Begin QUOTED TEXT

Predicting arsenic in drinking water wells of the Central Valley, California

Environmental Science & Technology
By: , and 



Probabilities of arsenic in groundwater at depths used for domestic and public supply in the Central Valley of California are predicted using weak-learner ensemble models (boosted regression trees, BRT) and more traditional linear models (logistic regression, LR). Both methods captured major processes that affect arsenic concentrations, such as the chemical evolution of groundwater, redox differences, and the influence of aquifer geochemistry. Inferred flow-path length was the most important variable but near-surface-aquifer geochemical data also were significant. A unique feature of this study was that previously predicted nitrate concentrations in three dimensions were themselves predictive of arsenic and indicated an important redox effect at >10 μg/L, indicating low arsenic where nitrate was high. Additionally, a variable representing three-dimensional aquifer texture from the Central Valley Hydrologic Model was an important predictor, indicating high arsenic associated with fine-grained aquifer sediment. BRT outperformed LR at the 5 μg/L threshold in all five predictive performance measures and at 10 μg/L in four out of five measures. BRT yielded higher prediction sensitivity (39%) than LR (18%) at the 10 μg/L threshold–a useful outcome because a major objective of the modeling was to improve our ability to predict high arsenic areas.

End QUOTED TEXT
Begin GIVEN MATERIAL

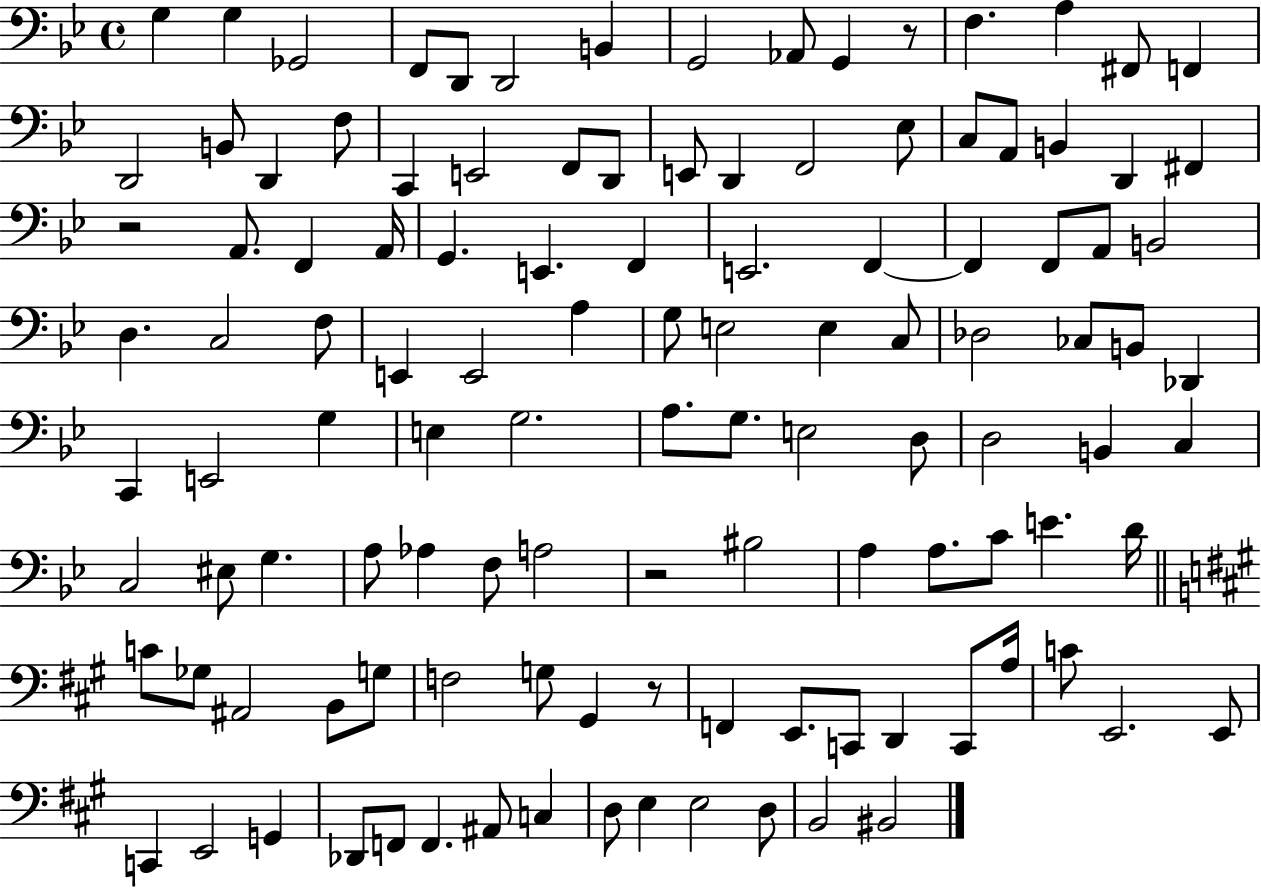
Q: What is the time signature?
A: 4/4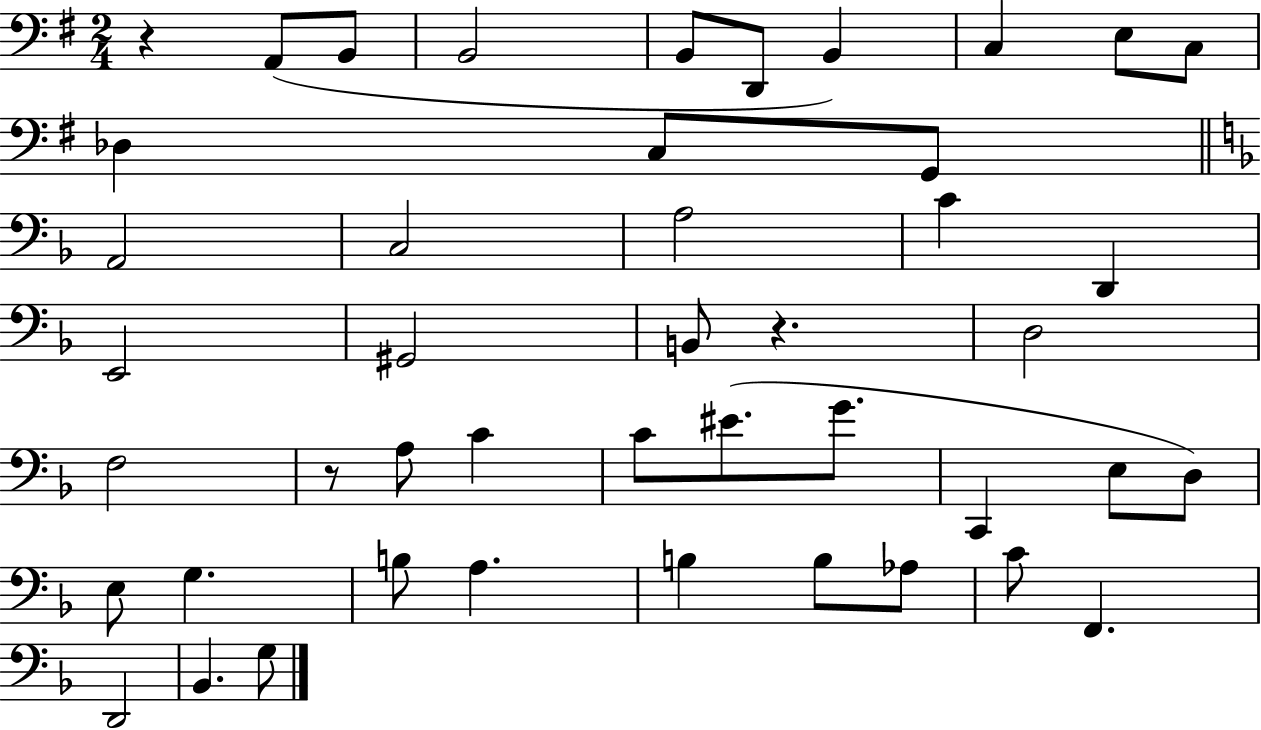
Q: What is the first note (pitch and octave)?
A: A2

End GIVEN MATERIAL

◆ TASKS AND EXERCISES
[a] Answer these from the arsenic summary, one per line:
(i) Which variable was the most important?
(ii) What prediction sensitivity did each method reach at the 10 μg/L threshold?
(iii) What kind of aquifer sediment was tied to high arsenic?
[b] Put this sentence from the arsenic summary into Spanish: "Inferred flow-path length was the most important variable but near-surface-aquifer geochemical data also were significant."
[c] Carry on writing the arsenic summary, starting after its last sentence.

◆ OUTPUTS FOR THE TASKS
[a]
(i) Inferred flow-path length
(ii) BRT reached 39% and LR reached 18%.
(iii) Fine-grained aquifer sediment

[b] La longitud inferida de la trayectoria de flujo fue la variable más importante, pero los datos geoquímicos del acuífero cercano a la superficie también fueron significativos.

[c]
Publication type Article
Publication Subtype Journal Article
Title Predicting arsenic in drinking water wells of the Central Valley, California
Series title Environmental Science & Technology
DOI 10.1021/acs.est.6b01914
Volume 50
Issue 14
Year Published 2016
Language English
Publisher ACS Publications
Contributing office(s) California Water Science Center, New England Water Science Center
Description 9 p.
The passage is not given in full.